Le spoglie del Santo, normalmente custodite nella cripta, il 21 febbraio sono state prelevate dall’urna di bronzo, in cui sono conservate dall’Ottocento e sono state adagiate in una teca di plexiglass per poi essere trasferite ai piedi dell’altare papale nella Chiesa inferiore della Basilica, così da consentire un incontro più diretto e raccolto ai pellegrini provenienti da tutto il mondo.
L’affluenza dei fedeli ha superato ogni previsione: ben oltre le 400 mila prenotazioni, un forte coinvolgimento delle istituzioni religiose e civili, per un evento carico di spiritualità ed emozione che conferma la straordinaria attualità del Santo, capace di richiamare fedeli da tutto il mondo tra cui tantissimi giovani.
Per gestire l’enorme afflusso di pellegrini, è stato allestito un grande tendone in piazza, punto di accoglienza prima dei controlli di sicurezza e dell’ingresso in Basilica. L’annuncio dell’ostensione era stato dato il 4 ottobre 2025, festa del Patrono d’Italia, dalla loggia della Piazza inferiore, davanti a migliaia di fedeli.
Nella prima giornata dell’ostensione pubblica, avvenuta il 21 febbraio, circa 18 mila persone sono entrate nella Chiesa inferiore della basilica, in un grandissimo clima di raccoglimento e di preghiera. Il grande tendone bianco montato lungo la piazza inferiore della basilica ha permesso lo smistamento delle file e il controllo coordinato dallo staff organizzativo.

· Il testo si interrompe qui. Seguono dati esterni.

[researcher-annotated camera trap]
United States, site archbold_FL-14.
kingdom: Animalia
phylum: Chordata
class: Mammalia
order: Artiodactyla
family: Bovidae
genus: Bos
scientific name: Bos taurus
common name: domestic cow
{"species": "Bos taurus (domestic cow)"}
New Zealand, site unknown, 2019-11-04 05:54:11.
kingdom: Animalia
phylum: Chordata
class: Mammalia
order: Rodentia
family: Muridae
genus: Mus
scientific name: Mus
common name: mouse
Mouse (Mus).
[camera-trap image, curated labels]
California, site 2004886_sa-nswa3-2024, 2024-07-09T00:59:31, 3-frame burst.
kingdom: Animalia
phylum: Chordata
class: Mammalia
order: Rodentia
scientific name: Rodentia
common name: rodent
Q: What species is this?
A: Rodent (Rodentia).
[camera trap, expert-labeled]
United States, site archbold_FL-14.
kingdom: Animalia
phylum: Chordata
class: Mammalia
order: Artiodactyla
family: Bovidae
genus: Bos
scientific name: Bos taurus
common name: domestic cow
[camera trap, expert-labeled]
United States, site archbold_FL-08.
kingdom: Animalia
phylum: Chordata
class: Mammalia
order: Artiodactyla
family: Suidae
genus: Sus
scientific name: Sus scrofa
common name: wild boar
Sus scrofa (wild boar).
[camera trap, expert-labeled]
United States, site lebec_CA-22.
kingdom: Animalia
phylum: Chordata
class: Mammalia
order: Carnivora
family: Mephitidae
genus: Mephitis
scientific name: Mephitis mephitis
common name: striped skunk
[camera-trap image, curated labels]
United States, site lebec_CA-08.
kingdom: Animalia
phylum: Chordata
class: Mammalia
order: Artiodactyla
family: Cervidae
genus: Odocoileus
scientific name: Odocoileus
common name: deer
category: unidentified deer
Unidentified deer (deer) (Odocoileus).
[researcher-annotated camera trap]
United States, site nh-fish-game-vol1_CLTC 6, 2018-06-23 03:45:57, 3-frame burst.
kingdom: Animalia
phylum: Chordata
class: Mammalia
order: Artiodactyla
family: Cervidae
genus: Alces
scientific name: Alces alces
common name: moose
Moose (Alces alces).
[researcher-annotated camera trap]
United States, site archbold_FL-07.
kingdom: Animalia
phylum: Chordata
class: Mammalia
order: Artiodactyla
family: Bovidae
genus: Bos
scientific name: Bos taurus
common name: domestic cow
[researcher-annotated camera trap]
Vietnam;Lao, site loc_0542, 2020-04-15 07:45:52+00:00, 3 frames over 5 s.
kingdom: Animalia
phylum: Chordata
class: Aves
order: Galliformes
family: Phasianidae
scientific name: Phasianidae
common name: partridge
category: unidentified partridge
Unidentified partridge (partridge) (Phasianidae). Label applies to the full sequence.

Infatti, nella sola giornata inaugurale, vi sono transitati circa 1.500 visitatori ogni ora. Centinaia di volontari inoltre affiancano i frati per consentire che l’evento possa svolgersi nel migliore modo possibile.
Prima di accedere alla Basilica inferiore, i pellegrini hanno la possibilità di attraversare un percorso espositivo che, mediante l’utilizzo di pannelli nel chiostro interno, racconta l’avventuroso recupero del corpo di San Francesco, sparito misteriosamente per 590 anni fino al 1818 e ritrovato in un sarcofago di travertino dopo 52 notti di scavo. I fedeli hanno poi la possibilità di vivere personali momenti di raccoglimento spirituale; infatti, nella cappella di Frate Leone, sono disponibili numerosi frati per le confessioni.
L’atmosfera è quella di una grandissima spiritualità: prevale il silenzio nei fedeli che, giunti poi nella Basilica inferiore, procedono con calma, a passo lento, circondati dagli affreschi e nonostante il grandissimo numero di persone, il corteo si compatta ordinato nella parte finale del percorso, prima di raggiungere le spoglie del Santo.
L’Ostensione delle spoglie mortali di San Francesco proseguirà fino al 22 marzo, quando si terrà la celebrazione conclusiva, alle ore 17, nella chiesa superiore, presieduta dal cardinale Matteo Maria Zuppi.